- _Collected material_
-*-
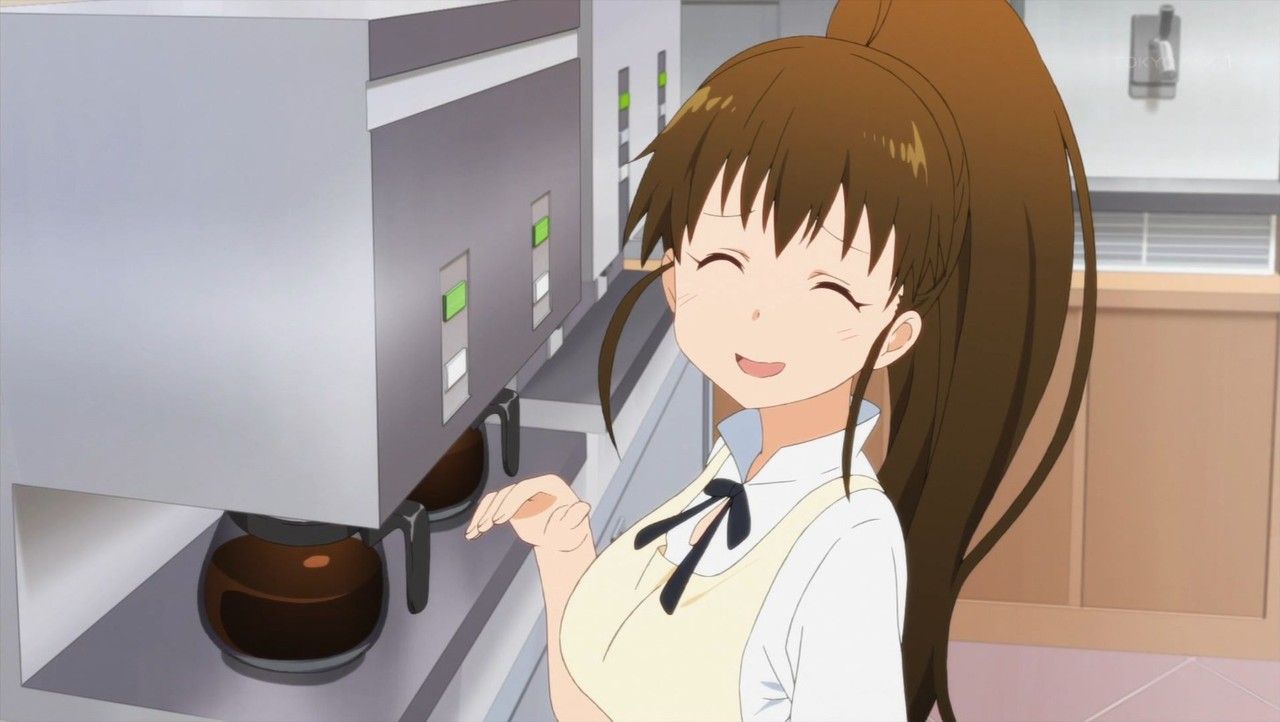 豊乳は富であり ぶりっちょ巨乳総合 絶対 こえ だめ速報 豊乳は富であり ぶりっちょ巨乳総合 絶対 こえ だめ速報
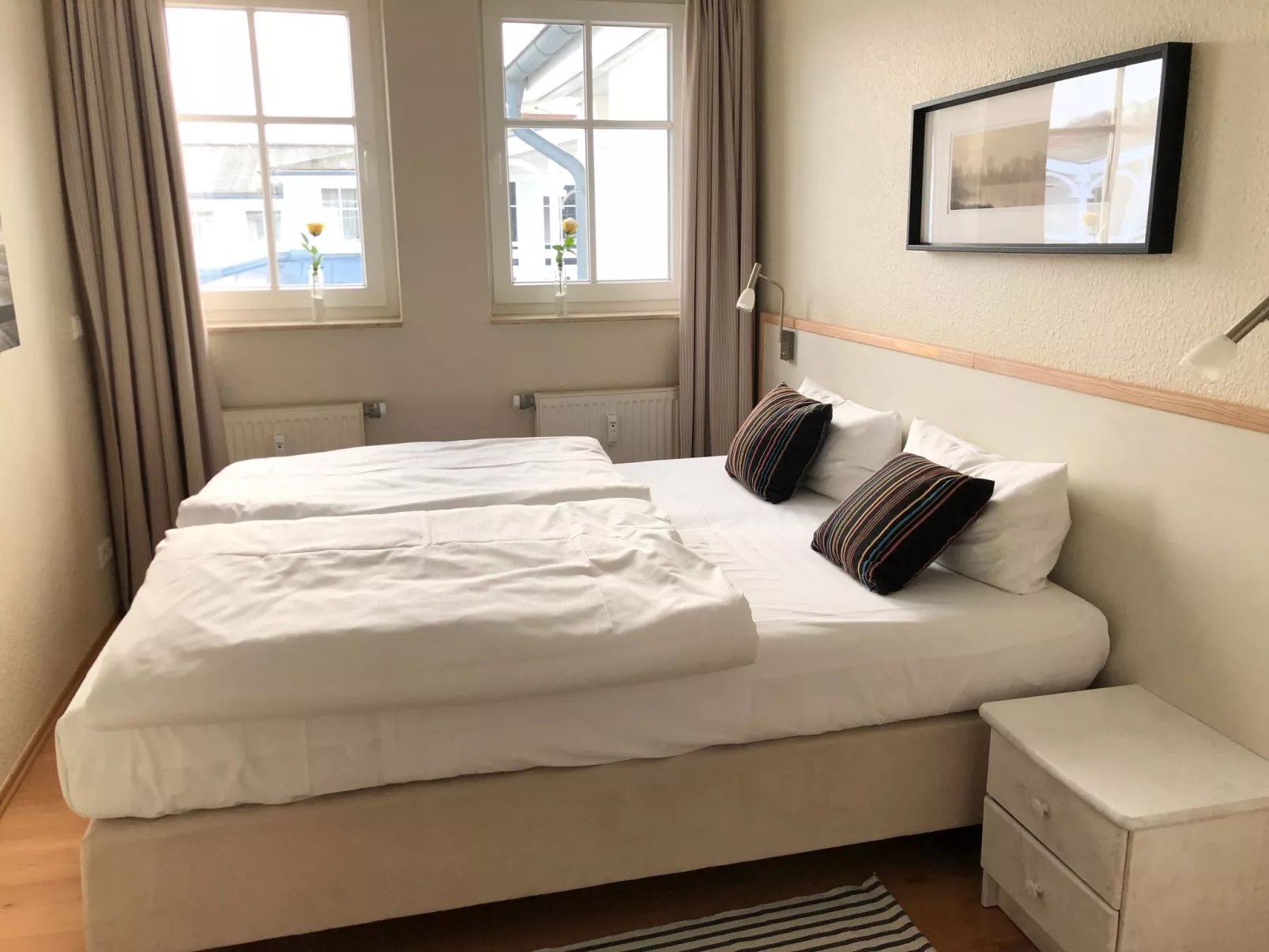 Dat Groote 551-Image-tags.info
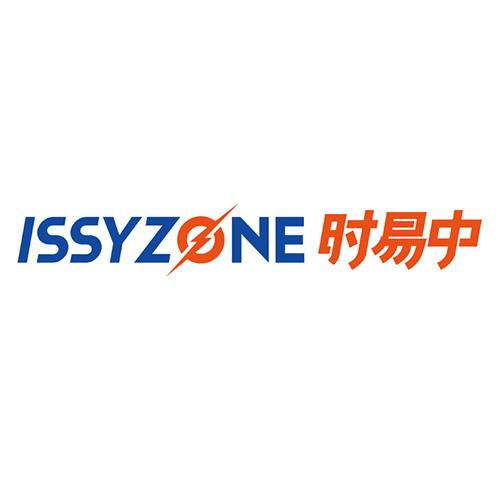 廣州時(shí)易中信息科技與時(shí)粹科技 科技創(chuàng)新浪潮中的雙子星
-*-
- _Your objective_
Please set down the whole listing above exactly and skip every picture.

- _Output for this exercise_
 豊乳は富であり ぶりっちょ巨乳総合 絶対 こえ だめ速報 豊乳は富であり ぶりっちょ巨乳総合 絶対 こえ だめ速報
 Dat Groote 551-Image-tags.info
 廣州時(shí)易中信息科技與時(shí)粹科技 科技創(chuàng)新浪潮中的雙子星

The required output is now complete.